Anampa-Guzmán also attended the ASH Networking Reception for Women in Hematology and met Pallawi Torka, MD, assistant professor of oncology in the lymphoma section at Roswell Park Comprehensive Cancer Center.

“Torka is an international medical graduate like me and a great role model. She was a wonderful contact and is now my boss,” said Anampa-Guzmánwho is now a research assistant in the section of lymphoma of the department of medicine at Roswell Park.

While reflecting on this meeting, Anampa-Guzmán emphasized the value attending conferences can have for early-career oncologists in making such contacts.

“It is important to plan ahead and seek out the mentors and others in the field you are interested in that you want to meet in person,” she said.

Networking leads to research

Following their meeting at ASH, Anampa-Guzmán and Marshall later decided to work together on a proposal project for an ASH trainee competition aimed at tackling burnout.

During the following year’s virtual 2020 ASH Annual Meeting, they won the ASH trainee competition with their “Blood Sisters” proposal — a mentorship program that would aim to reduce burnout among physician fellows with a focus on women.

“Around one in three hematology/oncology fellows report experiencing burnout,” Anampa-Guzmán said. “Women physicians are more likely to face gender discrimination, deferred personal life decisions, barriers to professional advancement, and gender and maternal biases. These factors contribute to burnout and make it unique in women. To address some of these issues with burnout in female hem/onc fellows, I developed the ‘Blood Sisters’ program.”

To participate in the program — which has not yet been executed — interested first-year fellows would complete an online survey and would then be matched by clinical specialty and research interest with a second- or third-year fellow. The survey is designed to assess their professional quality of life at the beginning of the program, with repeat measurements taken again at 6 months. The paired fellows would participate in virtual check-ins once per month for 1 year and then meet face to face at the ASH Annual Meeting and Exhibition.

The potential benefits of the program include providing an increased sense of community and opportunities for professional and mentor skills development, and fellows can learn the importance of networking and best work-life balance practices from their peers, Anampa-Guzmán said.

“It is so important to attend medical meetings as an early-career oncologist because of the wonderful opportunities to network,” she said. “However, with the pandemic, medical meetings are not the same virtually as they are in person.
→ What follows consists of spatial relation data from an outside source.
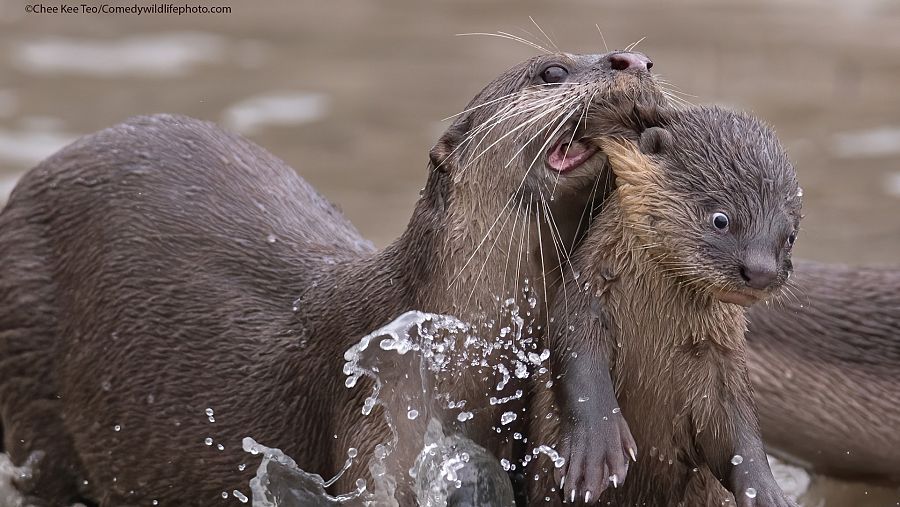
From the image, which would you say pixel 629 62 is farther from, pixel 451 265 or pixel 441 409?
pixel 441 409

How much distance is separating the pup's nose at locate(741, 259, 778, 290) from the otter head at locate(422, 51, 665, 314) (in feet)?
1.35

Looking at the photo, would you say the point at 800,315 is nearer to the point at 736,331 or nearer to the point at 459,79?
the point at 736,331

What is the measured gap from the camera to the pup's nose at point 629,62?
10.4 feet

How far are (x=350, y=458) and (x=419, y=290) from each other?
357 millimetres

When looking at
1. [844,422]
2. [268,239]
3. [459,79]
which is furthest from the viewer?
[459,79]

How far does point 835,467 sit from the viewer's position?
15.3 feet

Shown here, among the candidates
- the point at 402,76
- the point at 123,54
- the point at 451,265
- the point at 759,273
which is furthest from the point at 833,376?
the point at 123,54

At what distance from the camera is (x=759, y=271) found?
2814 millimetres

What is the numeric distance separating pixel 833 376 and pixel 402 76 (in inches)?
152

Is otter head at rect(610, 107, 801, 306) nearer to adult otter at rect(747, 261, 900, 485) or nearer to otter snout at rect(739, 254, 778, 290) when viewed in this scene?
otter snout at rect(739, 254, 778, 290)

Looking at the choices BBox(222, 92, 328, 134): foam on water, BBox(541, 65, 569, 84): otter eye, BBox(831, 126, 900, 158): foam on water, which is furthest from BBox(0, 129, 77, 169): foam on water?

There is something very special about having the opportunity to meet in a setting where everyone is at the same level and being able to ask a colleague a question in person or just introduce yourself, face to face.”
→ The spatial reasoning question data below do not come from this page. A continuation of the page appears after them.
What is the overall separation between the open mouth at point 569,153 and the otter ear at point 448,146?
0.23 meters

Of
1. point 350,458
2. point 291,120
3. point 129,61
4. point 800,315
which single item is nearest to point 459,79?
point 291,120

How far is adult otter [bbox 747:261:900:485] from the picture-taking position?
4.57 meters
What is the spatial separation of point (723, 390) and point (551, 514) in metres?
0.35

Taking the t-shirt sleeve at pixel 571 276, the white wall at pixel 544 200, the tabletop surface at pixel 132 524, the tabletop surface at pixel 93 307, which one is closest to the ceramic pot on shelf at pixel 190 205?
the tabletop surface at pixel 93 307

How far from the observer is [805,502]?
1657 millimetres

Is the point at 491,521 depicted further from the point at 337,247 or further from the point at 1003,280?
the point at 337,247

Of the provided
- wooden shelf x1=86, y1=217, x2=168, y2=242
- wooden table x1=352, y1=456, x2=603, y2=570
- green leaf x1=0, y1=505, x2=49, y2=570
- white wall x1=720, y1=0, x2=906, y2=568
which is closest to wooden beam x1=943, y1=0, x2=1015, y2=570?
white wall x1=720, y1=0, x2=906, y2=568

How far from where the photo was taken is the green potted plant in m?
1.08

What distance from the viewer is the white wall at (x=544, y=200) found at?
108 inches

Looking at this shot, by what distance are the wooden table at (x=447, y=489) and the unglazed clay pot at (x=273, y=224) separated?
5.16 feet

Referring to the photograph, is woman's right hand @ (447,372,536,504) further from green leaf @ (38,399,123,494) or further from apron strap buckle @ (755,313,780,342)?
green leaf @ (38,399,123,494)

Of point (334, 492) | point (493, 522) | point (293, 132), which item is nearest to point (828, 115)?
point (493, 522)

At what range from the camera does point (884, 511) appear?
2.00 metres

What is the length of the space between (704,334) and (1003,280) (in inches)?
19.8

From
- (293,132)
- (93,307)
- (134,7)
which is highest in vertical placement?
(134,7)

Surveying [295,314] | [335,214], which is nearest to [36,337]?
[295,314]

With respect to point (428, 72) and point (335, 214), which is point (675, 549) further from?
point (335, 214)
Making the most of the pandemic era

With today’s technology, recorded sessions from meetings can be watched from home worldwide, but seeing people face to face, asking questions, giving out contact information and making contacts are invaluable benefits of in-person meetings that are lost with a virtual meeting, Anampa-Guzmán said

“Still, there is a great opportunity to network. The internet is a great source to network with people in different areas of the world,” she said, adding that “the power of social media” is what enabled her to meet and connect with people in the U.S. from Peru.
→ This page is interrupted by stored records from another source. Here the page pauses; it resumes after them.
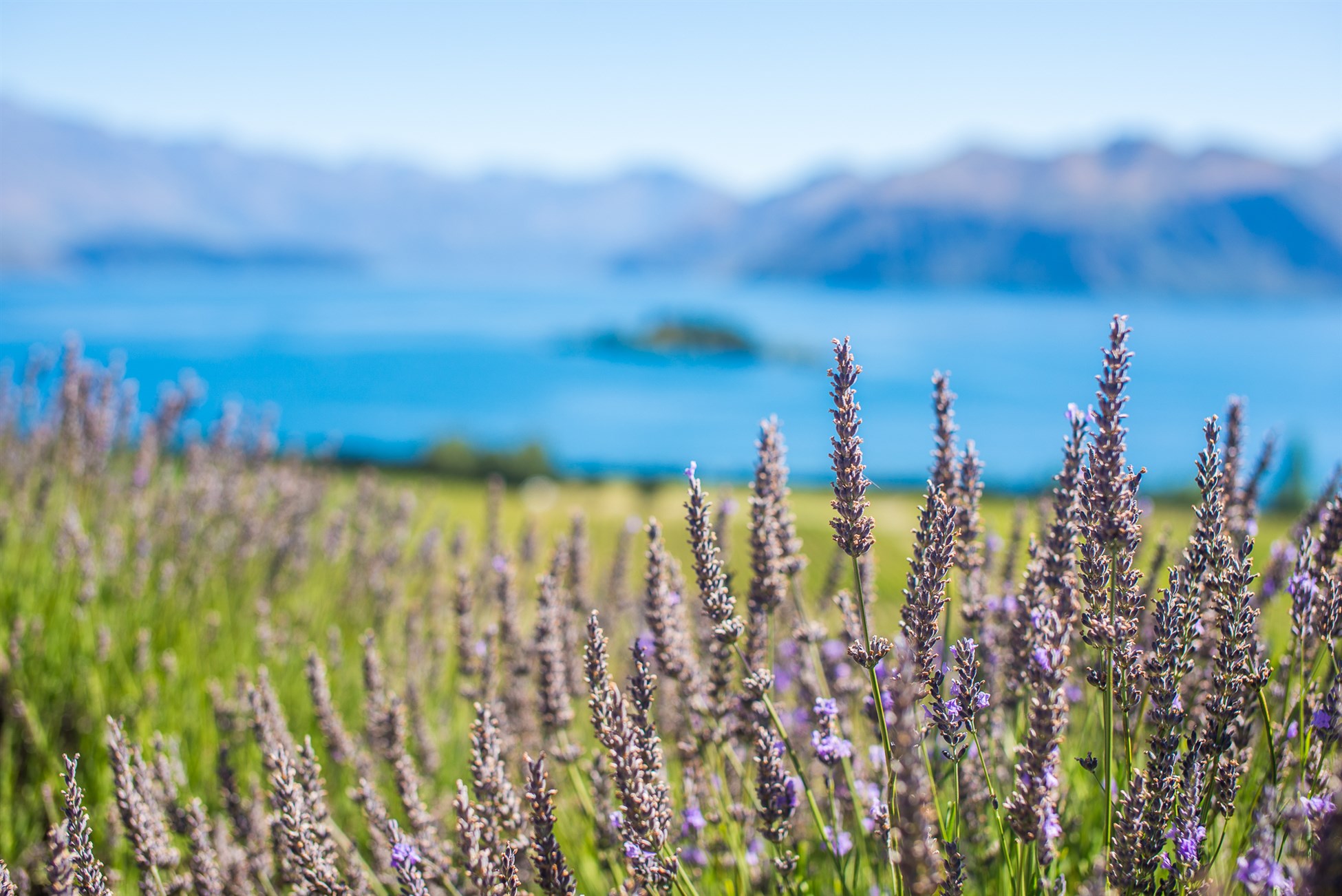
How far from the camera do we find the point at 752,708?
198cm

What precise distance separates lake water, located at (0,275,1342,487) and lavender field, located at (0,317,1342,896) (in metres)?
23.8

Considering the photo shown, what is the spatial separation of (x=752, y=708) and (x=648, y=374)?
94.7 m

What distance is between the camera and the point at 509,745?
2.75m

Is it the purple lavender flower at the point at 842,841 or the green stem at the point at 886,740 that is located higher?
the green stem at the point at 886,740

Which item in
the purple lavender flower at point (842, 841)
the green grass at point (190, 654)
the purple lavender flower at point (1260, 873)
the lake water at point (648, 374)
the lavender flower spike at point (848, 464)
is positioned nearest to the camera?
the purple lavender flower at point (1260, 873)

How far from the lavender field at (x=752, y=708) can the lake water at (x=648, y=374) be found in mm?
23788

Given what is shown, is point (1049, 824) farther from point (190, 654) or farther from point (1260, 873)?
point (190, 654)

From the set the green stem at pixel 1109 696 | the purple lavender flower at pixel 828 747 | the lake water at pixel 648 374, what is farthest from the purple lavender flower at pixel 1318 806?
the lake water at pixel 648 374

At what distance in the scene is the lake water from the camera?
5797 cm

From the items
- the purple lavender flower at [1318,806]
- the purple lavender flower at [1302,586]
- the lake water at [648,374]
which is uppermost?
the lake water at [648,374]

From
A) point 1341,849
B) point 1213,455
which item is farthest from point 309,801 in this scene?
point 1213,455

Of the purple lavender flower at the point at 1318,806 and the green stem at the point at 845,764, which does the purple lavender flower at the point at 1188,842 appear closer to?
the purple lavender flower at the point at 1318,806

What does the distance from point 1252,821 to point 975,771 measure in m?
0.62

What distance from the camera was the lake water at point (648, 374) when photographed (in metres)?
58.0
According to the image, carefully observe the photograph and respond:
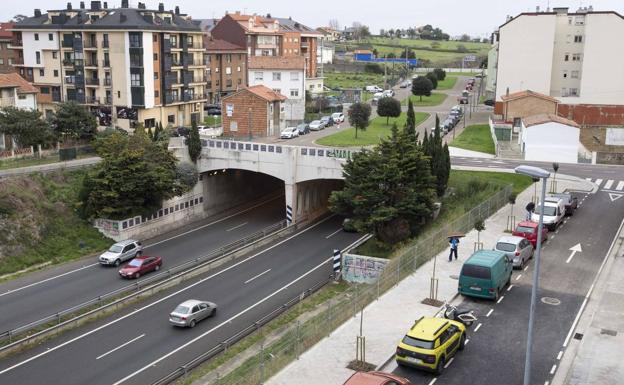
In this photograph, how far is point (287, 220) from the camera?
5859cm

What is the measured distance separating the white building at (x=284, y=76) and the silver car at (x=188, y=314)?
206 ft

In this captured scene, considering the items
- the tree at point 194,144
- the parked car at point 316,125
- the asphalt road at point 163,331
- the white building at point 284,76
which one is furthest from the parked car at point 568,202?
the white building at point 284,76

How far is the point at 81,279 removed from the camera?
141ft

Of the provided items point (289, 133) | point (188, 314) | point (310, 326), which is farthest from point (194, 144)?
point (310, 326)

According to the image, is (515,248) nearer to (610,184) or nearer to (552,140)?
(610,184)

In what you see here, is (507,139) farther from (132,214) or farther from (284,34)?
(284,34)

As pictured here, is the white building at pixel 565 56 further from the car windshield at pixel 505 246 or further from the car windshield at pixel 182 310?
the car windshield at pixel 182 310

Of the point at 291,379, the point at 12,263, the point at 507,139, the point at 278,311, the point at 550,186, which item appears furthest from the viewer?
the point at 507,139

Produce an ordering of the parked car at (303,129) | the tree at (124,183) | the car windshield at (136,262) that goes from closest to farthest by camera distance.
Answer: the car windshield at (136,262), the tree at (124,183), the parked car at (303,129)

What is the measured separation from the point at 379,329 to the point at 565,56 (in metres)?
74.9

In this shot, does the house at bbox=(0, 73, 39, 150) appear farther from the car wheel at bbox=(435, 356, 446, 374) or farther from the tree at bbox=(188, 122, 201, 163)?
the car wheel at bbox=(435, 356, 446, 374)

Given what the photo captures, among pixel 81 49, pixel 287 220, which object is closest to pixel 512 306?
pixel 287 220

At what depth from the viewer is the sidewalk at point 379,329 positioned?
73.6ft

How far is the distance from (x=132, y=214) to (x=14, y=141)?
1747 cm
Anampa-Guzmán, who volunteers as a member of the Social Media Working Group of ASCO and the social media committee of the American Medical Women's Association, is also a part of the team of the Clinical Problem Solvers and the @HemOncFellows Network.

She and Marshall have petitioned ASH to amplify the student membership worldwide, instead of only for those residing in the U.S., Mexico and Canada.

“We are still in the process of getting this worked out now, but with the pandemic and other processes of a medical society, it takes time. Change doesn’t happen overnight,” she said.